__抜粋本文__:
☆ ☆ ☆

前回の記事では、RAGを用いてLLMを業務水準に適応させる際の論点について言及した。

本章では、RAG活用の目的でもある「生成AIの業務利用、ビジネスリターンの向上」に向けた活用方法について、分類および3つのピックアップ事例を解説する。

選択する業務領域に拠り、経営へのインパクトも大きく異なるため、ケースの考案・優先度付けは重要なテーマである。

なお、本文中の意見に関する部分については、筆者の私見であることを、あらかじめお断りする。

ビジネス利用における分類

個別のユースケースに言及するにあたり、前段としてビジネスへの効果を含めた3つの分類軸を提示し、それぞれの分類を俯瞰しておく。

ビジネス利用における分類

出典:KPMG作成

ビジネスへの効果からの分類

ユースケースを整理する上で、ビジネスに与える効果の観点は欠かせない。ここでは従来的なテクノロジー活用の延長線上にある既存業務の支援のレベルから、LLMの革新性を生かしたレベルまでの3分類に分ける。

Level 1.既存業務の支援(自動化)
既存の業務プロセスの支援・自動化を目的としたユースケースであり、社内に点在する情報の検索・集約や、レポート・動画の生成等を含む。

Level 2.業務の高度化
業務プロセスの高度化を目的としたユースケース。顧客フィードバックの分析など、業務の一部または全体の精度・効率を向上させるため、RAGを用いてより高度なデータ参照や分析支援を提供する例が該当する。

Level 3.業務革新
業務プロセスやビジネスモデルの根本的な変革が期待されているユースケース。ユーザー個別の対応を行う専属アシスタントサービスなどの「新しい形の業務モデルを創出する」ケースが含まれる。

☆ ☆ ☆

__提供エントリ__:
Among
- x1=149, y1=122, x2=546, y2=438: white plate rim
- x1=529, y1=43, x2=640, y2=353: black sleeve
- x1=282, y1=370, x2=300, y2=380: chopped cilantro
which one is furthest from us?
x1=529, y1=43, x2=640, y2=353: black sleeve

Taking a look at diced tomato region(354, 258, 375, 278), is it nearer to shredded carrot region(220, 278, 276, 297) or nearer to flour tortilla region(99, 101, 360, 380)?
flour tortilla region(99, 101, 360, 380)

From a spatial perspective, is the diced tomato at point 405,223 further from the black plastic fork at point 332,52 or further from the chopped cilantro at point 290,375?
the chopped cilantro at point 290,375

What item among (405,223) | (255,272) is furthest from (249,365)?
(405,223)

☆ ☆ ☆

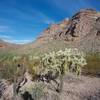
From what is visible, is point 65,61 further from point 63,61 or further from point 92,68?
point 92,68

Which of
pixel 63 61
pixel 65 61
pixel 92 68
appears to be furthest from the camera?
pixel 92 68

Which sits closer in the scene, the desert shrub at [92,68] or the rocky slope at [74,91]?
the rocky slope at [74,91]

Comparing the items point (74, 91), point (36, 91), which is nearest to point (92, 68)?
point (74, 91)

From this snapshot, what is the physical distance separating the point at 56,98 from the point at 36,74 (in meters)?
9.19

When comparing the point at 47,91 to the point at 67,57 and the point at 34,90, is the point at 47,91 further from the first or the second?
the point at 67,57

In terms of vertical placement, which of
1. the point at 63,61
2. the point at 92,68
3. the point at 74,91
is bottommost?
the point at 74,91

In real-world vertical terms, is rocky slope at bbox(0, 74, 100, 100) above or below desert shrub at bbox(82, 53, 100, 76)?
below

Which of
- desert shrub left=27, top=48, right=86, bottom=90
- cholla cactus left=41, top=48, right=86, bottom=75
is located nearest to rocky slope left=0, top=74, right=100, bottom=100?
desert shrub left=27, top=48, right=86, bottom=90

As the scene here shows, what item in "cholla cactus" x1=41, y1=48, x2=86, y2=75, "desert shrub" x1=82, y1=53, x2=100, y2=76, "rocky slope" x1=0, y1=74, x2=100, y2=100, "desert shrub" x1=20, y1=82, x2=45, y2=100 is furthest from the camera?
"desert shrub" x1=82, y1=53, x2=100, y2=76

☆ ☆ ☆

__作業指示__:
[1] RAGの業務活用を扱った本文で、「Level 2.業務の高度化」の例として挙げられている分析は何か。
[2] RAGの業務活用を扱った本文の続きを、最後の文の後から書け。
エントリは参照しなくてよい。

__期待される結果__:
[1] 顧客フィードバックの分析

[2]
AI学習によるメリットからの分類

LLMは追加学習なしの状態でも利用価値はあるが、追加学習の利点を理解しておくことで用途に分けて利用価値を最大化することができる。

専門性の獲得
以前の記事でも述べたとおり、多くのLLMモデルはウェブサイトのデータのような「誰でもアクセス可能な一般的な」オープンデータのみを学習をしている。したがって、未学習の状態では、法務などの専門性の高い領域では実務に利用できる状況にないが、追加学習をすることで業務水準に適応させることが可能となる。

最新性の確保
SaaS等で提供されるモデルは、「ある時点」までのデータで学習を行っている。したがって、学習の時点以降の情報には回答ができないが、追加学習はこれを可能にする。

データ種別による分類

追加学習にはデータが必須であるため、データ種別に関する観点も欠かせない。

公開情報
先に述べた専門性・最新性の観点から、公開情報であっても学習の価値は十分にある。
ただし、当該情報の利用に関する権利関係の確認は十分に行う必要があり、注意すべきポイントである。

自社情報などの非公開情報
企業におけるLLM利用では、多くのユースケースにおいて、自社が保持する製品・サービス・顧客のデータを用いた生成のニーズが高いと考えられる。個人情報の取扱規約をはじめとした自社セキュリティ規約に照らした上で活用を行いたい。

以上の分類に基づき、各分類に該当するケースを以下に整理した。以降は図中の太字・丸数字でピックアップした3つのケースについて詳細を論じたい。

データ種別による分類

出典:KPMG作成

ユースケース例

(1)法令・調書データを用いたリスクの検知-既存業務の支援(自動化)

業務支援の一例としてリスク監査での利用がある。リスク監査とは、企業の管理・業務プロセスにおいて、法令や自社規定と照らして逸脱している運営になっていないかを監査し、改善を促す業務である。
従来は関連法規の知見、リスク発現の勘所を持つ専門人材が、人海戦術で企業のドキュメントすべてに目を通し、チェックする必要があったために負荷が高く、課題感があった。RAGの利用によりこれが効率化される。

利用するデータと解決の仕組み

当ケースでは公開情報と非公開情報を併用する。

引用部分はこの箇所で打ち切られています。